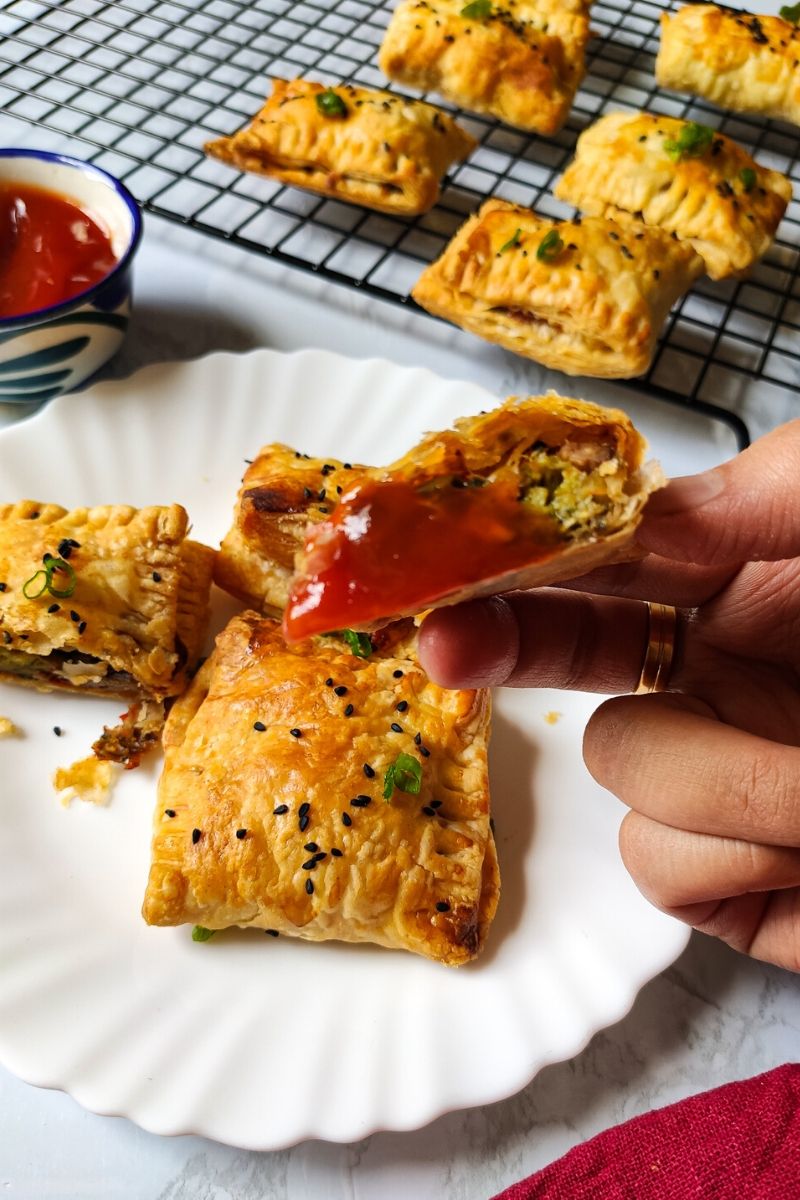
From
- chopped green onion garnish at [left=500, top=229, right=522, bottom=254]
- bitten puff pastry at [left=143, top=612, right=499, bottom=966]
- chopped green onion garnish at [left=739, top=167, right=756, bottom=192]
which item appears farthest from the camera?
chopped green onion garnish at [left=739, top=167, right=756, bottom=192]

════

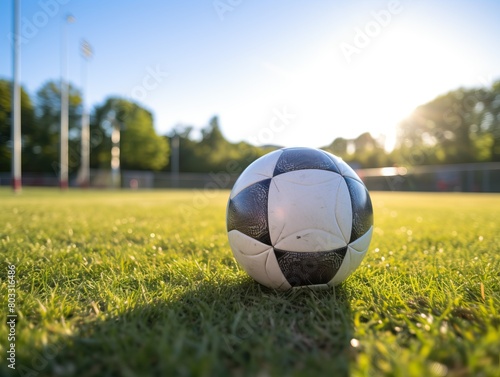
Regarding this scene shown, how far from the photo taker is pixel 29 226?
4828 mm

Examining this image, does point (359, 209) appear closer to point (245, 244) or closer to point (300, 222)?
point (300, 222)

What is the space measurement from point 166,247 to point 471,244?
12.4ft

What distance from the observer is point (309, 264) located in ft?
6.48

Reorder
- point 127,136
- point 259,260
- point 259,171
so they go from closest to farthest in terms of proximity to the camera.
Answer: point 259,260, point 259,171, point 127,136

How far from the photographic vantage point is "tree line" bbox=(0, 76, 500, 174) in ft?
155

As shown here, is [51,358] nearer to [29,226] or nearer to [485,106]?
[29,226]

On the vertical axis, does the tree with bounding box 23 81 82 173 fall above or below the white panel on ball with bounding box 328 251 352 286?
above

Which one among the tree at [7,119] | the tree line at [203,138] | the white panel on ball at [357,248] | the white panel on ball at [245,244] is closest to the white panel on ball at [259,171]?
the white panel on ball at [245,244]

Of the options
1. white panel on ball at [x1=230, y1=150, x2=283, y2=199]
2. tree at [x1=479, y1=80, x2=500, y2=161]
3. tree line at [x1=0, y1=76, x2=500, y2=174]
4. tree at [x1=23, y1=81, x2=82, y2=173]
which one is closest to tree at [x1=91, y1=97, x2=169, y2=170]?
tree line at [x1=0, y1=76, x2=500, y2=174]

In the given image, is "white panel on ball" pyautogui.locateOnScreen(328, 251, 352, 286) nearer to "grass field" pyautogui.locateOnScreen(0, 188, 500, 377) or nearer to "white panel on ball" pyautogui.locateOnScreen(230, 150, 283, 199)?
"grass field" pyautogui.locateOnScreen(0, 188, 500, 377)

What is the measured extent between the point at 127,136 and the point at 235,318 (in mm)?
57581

════

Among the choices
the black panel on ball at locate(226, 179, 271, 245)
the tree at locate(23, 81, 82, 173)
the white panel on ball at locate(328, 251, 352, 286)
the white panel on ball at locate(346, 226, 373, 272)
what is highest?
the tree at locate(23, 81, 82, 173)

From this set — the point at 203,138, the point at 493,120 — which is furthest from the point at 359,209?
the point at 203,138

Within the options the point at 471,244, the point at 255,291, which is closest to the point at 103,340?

════

Filtri le righe sopra riportate e trascriva soltanto quelle che contengono la parola "onion".

**Risposta di seguito:**
- chopped green onion garnish at [left=500, top=229, right=522, bottom=254]
- chopped green onion garnish at [left=739, top=167, right=756, bottom=192]
chopped green onion garnish at [left=739, top=167, right=756, bottom=192]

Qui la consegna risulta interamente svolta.